- **Record extracts**:
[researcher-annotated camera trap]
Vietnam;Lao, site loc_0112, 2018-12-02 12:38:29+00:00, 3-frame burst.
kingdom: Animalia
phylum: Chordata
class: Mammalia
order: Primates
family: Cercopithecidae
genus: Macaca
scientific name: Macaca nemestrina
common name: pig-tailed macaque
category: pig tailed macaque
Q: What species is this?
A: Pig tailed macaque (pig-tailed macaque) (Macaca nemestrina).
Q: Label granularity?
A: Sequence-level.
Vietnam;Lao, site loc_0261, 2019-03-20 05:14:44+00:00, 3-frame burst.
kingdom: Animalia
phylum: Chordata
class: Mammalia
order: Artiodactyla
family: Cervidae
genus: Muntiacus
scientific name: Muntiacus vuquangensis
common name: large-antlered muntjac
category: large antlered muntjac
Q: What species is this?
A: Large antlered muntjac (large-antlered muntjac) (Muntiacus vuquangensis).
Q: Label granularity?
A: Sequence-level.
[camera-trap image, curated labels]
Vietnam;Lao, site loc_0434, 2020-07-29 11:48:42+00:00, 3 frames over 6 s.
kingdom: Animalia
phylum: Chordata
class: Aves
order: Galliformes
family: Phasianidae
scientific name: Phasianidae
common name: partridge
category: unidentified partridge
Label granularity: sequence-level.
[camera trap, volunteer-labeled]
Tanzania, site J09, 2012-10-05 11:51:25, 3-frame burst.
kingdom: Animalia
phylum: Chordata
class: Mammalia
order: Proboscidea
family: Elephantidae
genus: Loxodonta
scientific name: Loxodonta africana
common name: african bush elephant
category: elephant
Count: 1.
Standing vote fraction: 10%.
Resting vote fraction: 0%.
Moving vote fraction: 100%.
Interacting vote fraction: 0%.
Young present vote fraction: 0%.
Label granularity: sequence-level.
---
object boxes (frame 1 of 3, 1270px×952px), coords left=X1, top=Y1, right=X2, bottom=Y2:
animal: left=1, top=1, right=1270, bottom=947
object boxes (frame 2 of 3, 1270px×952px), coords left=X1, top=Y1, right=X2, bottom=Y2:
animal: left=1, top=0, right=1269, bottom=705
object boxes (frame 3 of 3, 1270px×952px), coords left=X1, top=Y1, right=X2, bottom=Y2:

- **Task directions**:
Restate word for word the lines from the one holding "genus: Muntiacus" through the last line of the listing, omitting every earlier line.

- **Exercise solution**:
genus: Muntiacus
scientific name: Muntiacus vuquangensis
common name: large-antlered muntjac
category: large antlered muntjac
Q: What species is this?
A: Large antlered muntjac (large-antlered muntjac) (Muntiacus vuquangensis).
Q: Label granularity?
A: Sequence-level.
[camera-trap image, curated labels]
Vietnam;Lao, site loc_0434, 2020-07-29 11:48:42+00:00, 3 frames over 6 s.
kingdom: Animalia
phylum: Chordata
class: Aves
order: Galliformes
family: Phasianidae
scientific name: Phasianidae
common name: partridge
category: unidentified partridge
Label granularity: sequence-level.
[camera trap, volunteer-labeled]
Tanzania, site J09, 2012-10-05 11:51:25, 3-frame burst.
kingdom: Animalia
phylum: Chordata
class: Mammalia
order: Proboscidea
family: Elephantidae
genus: Loxodonta
scientific name: Loxodonta africana
common name: african bush elephant
category: elephant
Count: 1.
Standing vote fraction: 10%.
Resting vote fraction: 0%.
Moving vote fraction: 100%.
Interacting vote fraction: 0%.
Young present vote fraction: 0%.
Label granularity: sequence-level.
---
object boxes (frame 1 of 3, 1270px×952px), coords left=X1, top=Y1, right=X2, bottom=Y2:
animal: left=1, top=1, right=1270, bottom=947
object boxes (frame 2 of 3, 1270px×952px), coords left=X1, top=Y1, right=X2, bottom=Y2:
animal: left=1, top=0, right=1269, bottom=705
object boxes (frame 3 of 3, 1270px×952px), coords left=X1, top=Y1, right=X2, bottom=Y2:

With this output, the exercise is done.